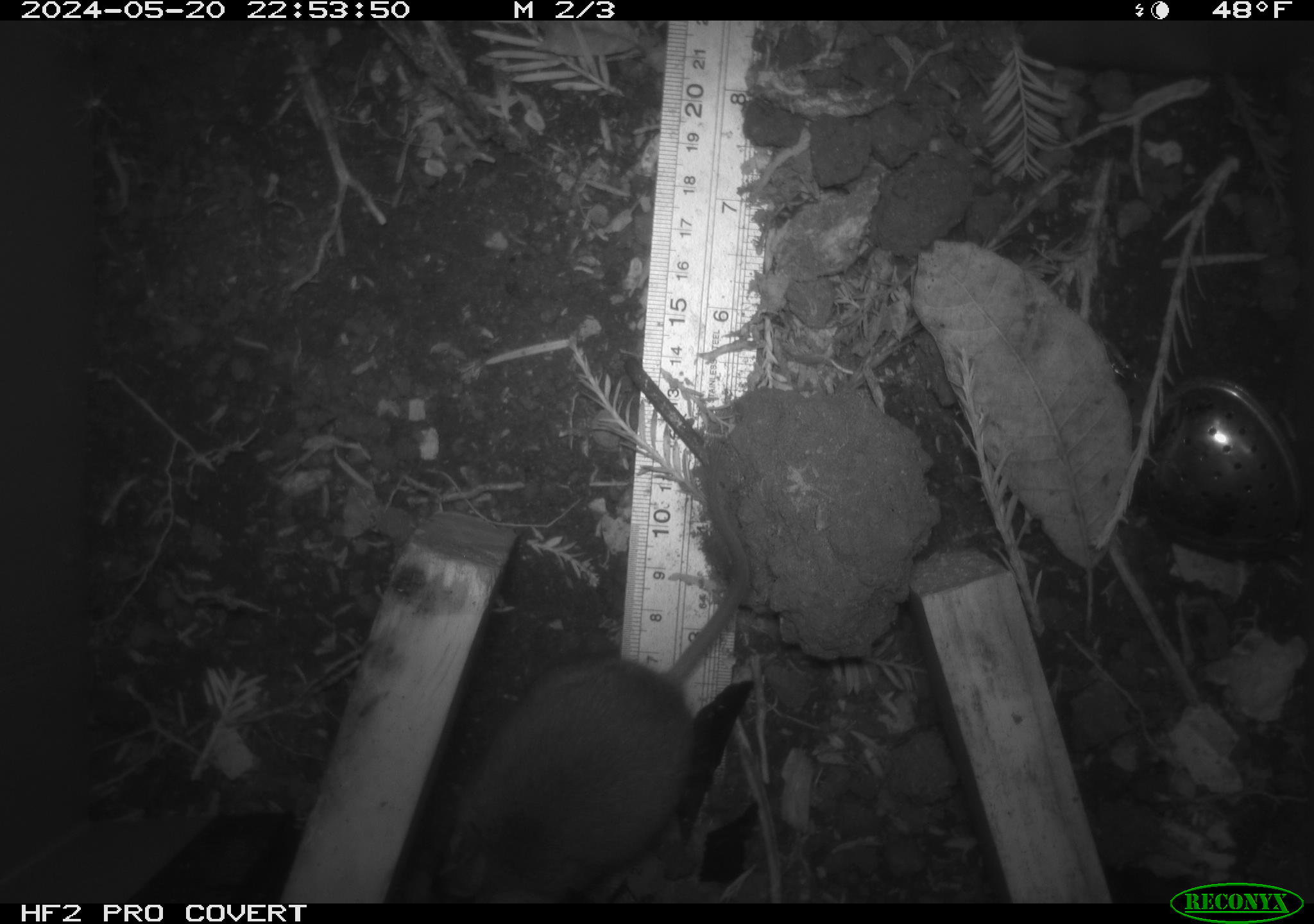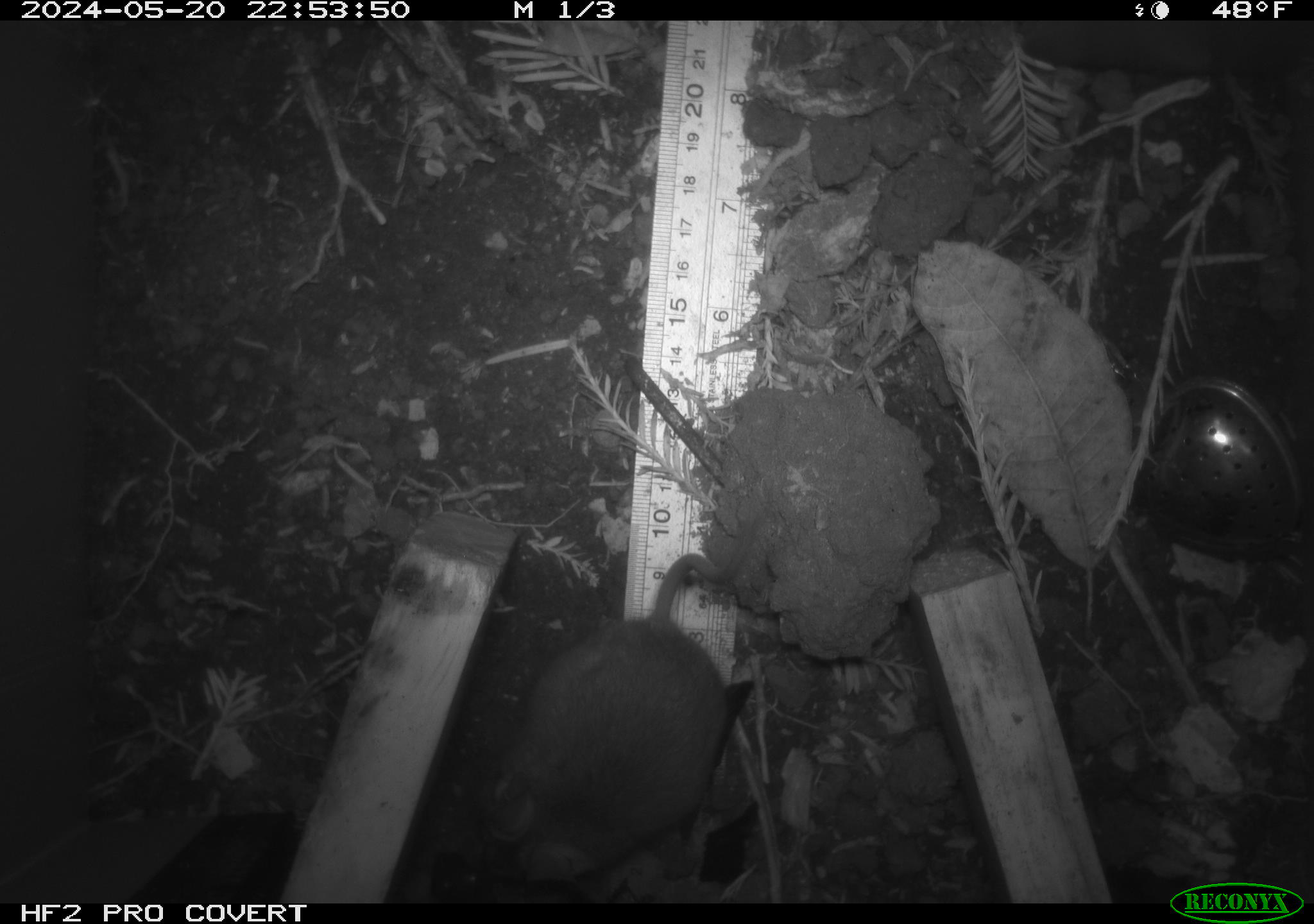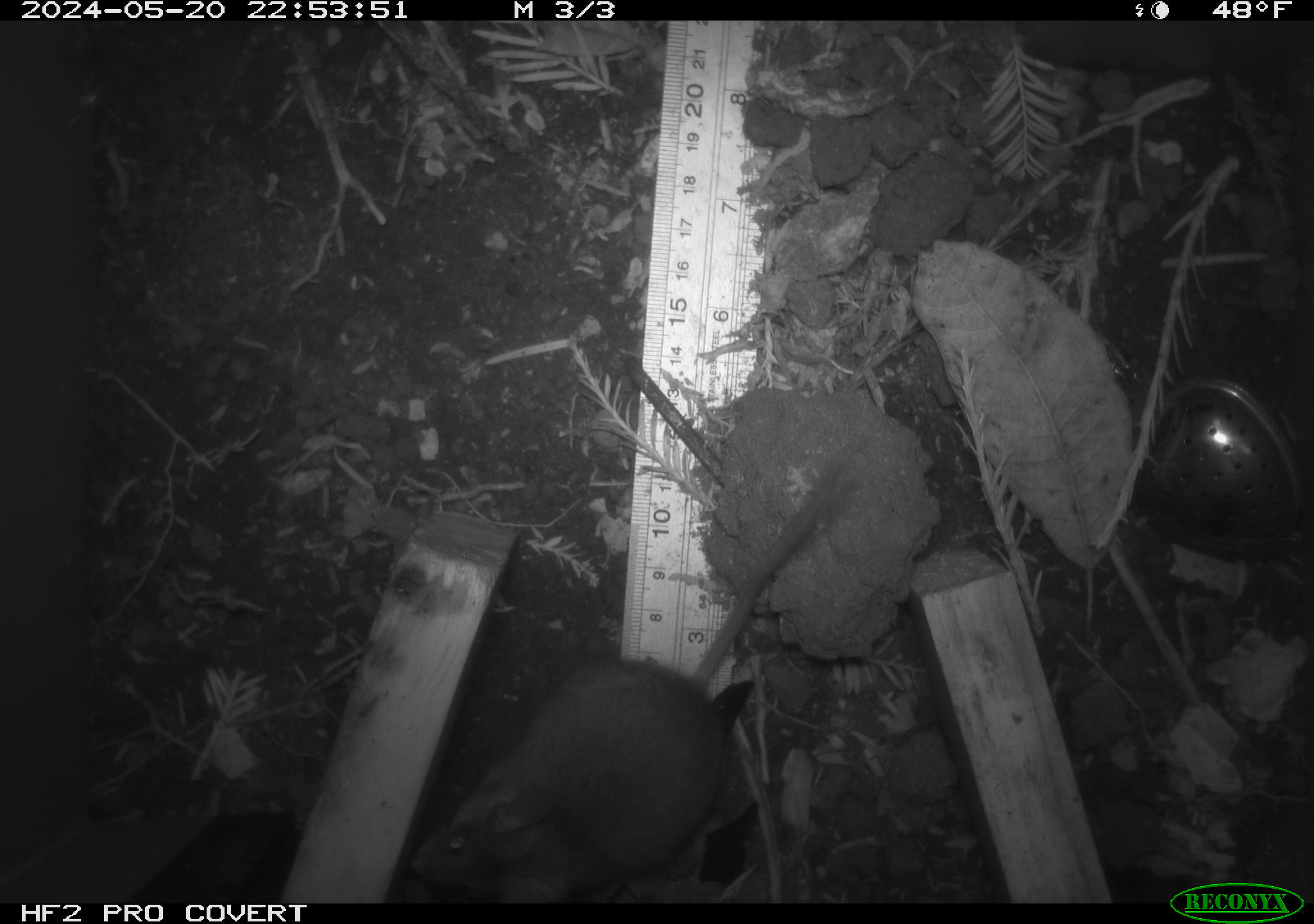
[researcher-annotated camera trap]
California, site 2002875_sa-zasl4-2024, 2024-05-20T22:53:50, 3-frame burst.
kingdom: Animalia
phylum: Chordata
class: Mammalia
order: Rodentia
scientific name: Rodentia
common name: mouse species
Mouse species (Rodentia).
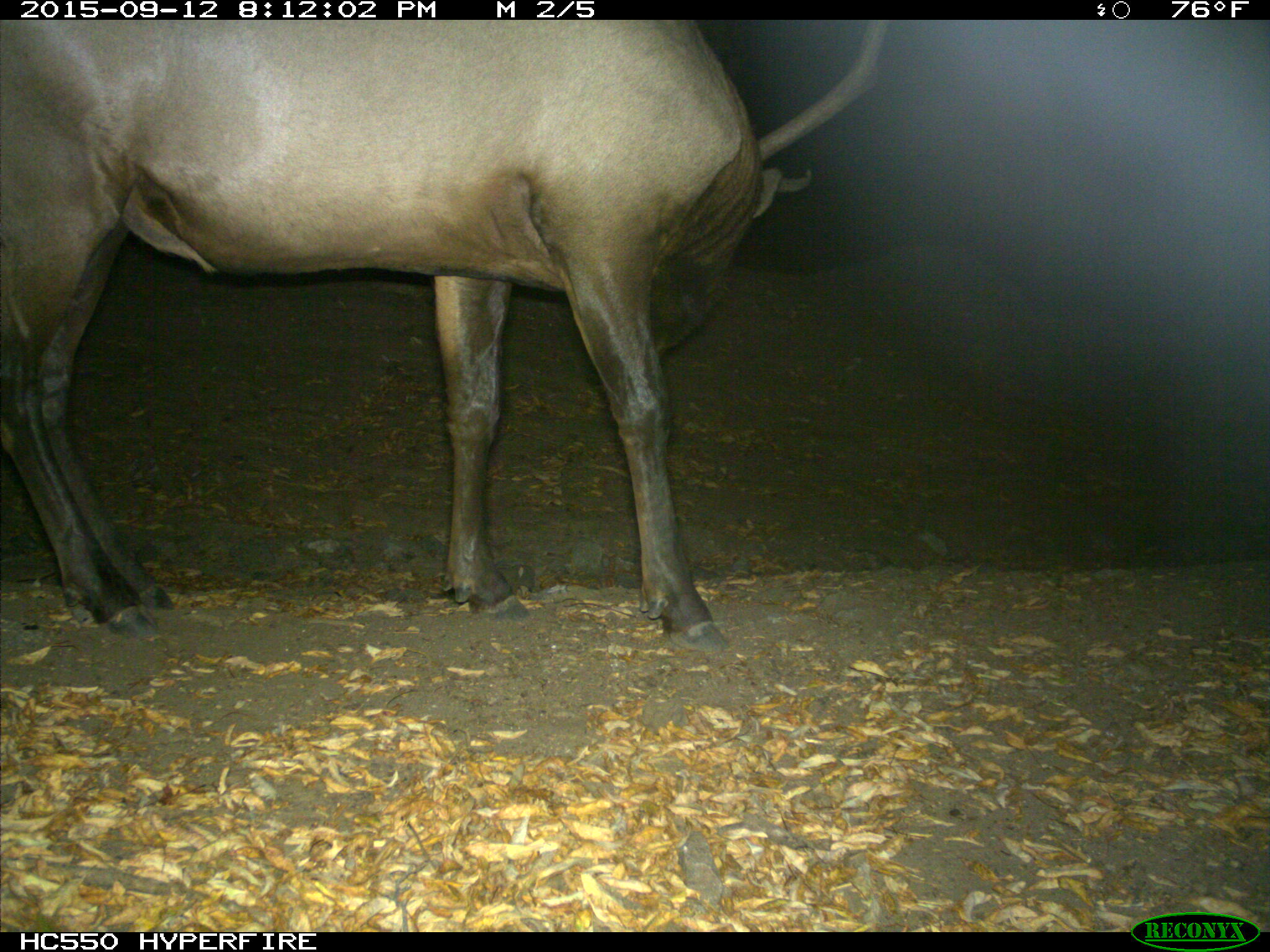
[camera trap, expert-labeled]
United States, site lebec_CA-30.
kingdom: Animalia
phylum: Chordata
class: Mammalia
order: Artiodactyla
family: Cervidae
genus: Cervus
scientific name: Cervus canadensis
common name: elk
Cervus canadensis (elk).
· · · ·
> What is needed: Of the lines in the data above, some may include the word "trap"; state how many, with no added words.

> Solution for this task: 2